Together we rise. That was the rousing theme for ACAMS’ first face-to-face conference since the pandemic began in Las Vegas, with the Association’s President, Scott Liles, impressing the need for the community to continue to work together to attack financial crime in all its manifestations.
It goes without saying that the pandemic has profoundly affected our lives and how we work. Indeed, the 2021 LexisNexis® Risk Solutions True Cost of Financial Crime Compliance Study referenced at the conference, highlighted a 95% increase in the cost of compliance over the past year. Not surprisingly, this staggering increase is mostly attributed to the increased use of technology as we shifted to a work from home approach.
Along with the remote nature of work, various sessions highlighted the increase of cyber related crime, including phishing, ransomware and various fraud schemes related to the pandemic. Financial professionals fighting money laundering must remain vigilant.
Recently, US regulatory authorities introduced the AML Act of 2020, with updated information around the development of a centralized register of beneficial ownership owned by FinCEN. This comes with challenges, which include the reporting burden placed on SMEs; the coordination required across 50 states; as well as the reliability and accuracy of a centralized database maintained by FinCEN.
Privacy is also a hot topic, with much more discussion required on the need to balance privacy versus enforcement needs.
Most of the speakers I heard agreed there is still a long way to go to formalize a national database.

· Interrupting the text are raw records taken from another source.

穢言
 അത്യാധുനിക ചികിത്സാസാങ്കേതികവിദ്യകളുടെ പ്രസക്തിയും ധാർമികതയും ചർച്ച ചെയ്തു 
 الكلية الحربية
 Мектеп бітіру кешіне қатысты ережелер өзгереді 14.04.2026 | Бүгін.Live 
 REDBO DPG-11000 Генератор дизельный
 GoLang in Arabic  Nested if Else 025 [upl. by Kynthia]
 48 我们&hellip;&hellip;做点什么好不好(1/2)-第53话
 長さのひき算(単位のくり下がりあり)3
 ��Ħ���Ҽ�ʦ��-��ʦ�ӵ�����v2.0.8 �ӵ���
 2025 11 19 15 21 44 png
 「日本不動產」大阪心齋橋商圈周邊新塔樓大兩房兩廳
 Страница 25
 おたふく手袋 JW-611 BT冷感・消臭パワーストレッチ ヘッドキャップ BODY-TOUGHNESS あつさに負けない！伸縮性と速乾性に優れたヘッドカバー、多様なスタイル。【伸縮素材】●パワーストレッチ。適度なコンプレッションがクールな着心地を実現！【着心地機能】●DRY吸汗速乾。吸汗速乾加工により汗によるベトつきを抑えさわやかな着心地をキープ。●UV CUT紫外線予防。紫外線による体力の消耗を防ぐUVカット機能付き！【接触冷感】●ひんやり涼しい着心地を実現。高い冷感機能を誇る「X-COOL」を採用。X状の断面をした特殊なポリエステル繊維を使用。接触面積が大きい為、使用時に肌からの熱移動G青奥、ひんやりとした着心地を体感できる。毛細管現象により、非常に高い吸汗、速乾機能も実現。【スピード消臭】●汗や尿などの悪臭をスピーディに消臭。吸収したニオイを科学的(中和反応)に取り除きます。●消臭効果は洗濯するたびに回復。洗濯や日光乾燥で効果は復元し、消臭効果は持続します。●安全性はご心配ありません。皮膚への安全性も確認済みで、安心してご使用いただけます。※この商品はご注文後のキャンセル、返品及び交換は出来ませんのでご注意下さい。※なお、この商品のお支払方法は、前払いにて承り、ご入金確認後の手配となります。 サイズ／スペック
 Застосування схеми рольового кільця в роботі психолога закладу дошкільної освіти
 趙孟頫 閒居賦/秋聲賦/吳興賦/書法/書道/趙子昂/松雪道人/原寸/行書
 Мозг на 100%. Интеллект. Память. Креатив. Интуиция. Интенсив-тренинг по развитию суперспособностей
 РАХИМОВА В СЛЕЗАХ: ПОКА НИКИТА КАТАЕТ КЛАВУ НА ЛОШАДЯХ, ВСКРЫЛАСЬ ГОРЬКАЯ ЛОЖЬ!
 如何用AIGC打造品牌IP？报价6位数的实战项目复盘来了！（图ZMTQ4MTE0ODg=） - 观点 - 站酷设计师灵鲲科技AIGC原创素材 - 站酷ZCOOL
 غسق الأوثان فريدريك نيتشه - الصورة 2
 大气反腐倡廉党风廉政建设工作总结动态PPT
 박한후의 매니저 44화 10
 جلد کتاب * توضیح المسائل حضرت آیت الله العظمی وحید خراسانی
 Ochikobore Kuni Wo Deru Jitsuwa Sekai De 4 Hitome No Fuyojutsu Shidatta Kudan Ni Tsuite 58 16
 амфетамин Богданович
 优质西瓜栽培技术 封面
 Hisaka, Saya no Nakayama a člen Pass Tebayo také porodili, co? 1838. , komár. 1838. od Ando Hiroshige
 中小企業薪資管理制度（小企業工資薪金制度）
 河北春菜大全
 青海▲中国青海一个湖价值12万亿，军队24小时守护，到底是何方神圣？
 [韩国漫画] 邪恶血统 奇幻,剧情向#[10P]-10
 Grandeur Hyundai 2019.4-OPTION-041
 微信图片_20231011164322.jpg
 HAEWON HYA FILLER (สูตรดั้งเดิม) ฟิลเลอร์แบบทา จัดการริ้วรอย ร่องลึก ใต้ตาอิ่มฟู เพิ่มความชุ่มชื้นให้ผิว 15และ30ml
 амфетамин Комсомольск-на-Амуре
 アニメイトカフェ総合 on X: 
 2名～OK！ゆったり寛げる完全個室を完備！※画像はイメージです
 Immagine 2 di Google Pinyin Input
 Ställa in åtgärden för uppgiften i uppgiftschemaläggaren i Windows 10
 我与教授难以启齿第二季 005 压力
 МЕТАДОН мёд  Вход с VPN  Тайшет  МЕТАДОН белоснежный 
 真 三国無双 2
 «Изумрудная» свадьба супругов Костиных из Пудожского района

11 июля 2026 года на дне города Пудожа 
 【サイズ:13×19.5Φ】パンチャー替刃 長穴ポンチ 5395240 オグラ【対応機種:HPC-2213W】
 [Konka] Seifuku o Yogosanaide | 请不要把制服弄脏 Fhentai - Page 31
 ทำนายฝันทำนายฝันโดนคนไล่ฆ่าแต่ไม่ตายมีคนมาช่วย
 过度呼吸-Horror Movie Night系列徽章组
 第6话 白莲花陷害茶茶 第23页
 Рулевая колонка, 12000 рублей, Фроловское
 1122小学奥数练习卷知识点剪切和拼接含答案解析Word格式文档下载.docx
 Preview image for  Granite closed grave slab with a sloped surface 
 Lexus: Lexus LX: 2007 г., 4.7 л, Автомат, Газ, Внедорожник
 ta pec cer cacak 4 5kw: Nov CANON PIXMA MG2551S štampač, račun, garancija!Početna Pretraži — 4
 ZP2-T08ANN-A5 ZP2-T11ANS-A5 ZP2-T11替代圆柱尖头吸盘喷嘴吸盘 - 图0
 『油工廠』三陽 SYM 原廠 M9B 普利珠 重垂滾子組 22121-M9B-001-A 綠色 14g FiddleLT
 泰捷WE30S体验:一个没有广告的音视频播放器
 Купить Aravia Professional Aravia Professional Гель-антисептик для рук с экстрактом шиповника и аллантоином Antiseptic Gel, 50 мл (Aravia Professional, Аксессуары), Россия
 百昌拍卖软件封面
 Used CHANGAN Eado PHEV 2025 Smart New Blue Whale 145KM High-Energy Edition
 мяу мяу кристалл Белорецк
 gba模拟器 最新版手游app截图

So, while banks do currently collect beneficial ownership data as part of their risk management regime, their current challenge is how customer data that is inconsistent with the FinCEN database is reconciled with State and internal data.
A sober session on the 20th anniversary of September 11, 2001, looked at lessons learned from the attack, including significant information sharing failures between intelligence agencies due primarily to firewalls and competition.
Interestingly, Homeland Security was also visibly present at the conference. With a prominent booth amongst the exhibitors, their role was to educate participants on their role and to encourage private public partnerships in the quest to identify useful information to fight financial crime.
Cryptocurrency financial crime concerns also featured on the conference agenda. Sessions focused on educating attendees on decentralized finance (DeFi) (with no financial intermediaries) versus centralized finance (the traditional model).
Crypto proponents emphasized that crypto and DeFi are here to stay, and regulations would help to mature their compliance obligations. Overall, however, there is still a concern as to potential money laundering risk when using cryptocurrencies, and the higher risk associated with onboarding crypto exchanges.
Overall, I felt the conference met the theme of “together we rise’. The face-to-face aspect afforded attendees the opportunity to exchange information and establish relationships that have been difficult in the virtual environment we have grown used to.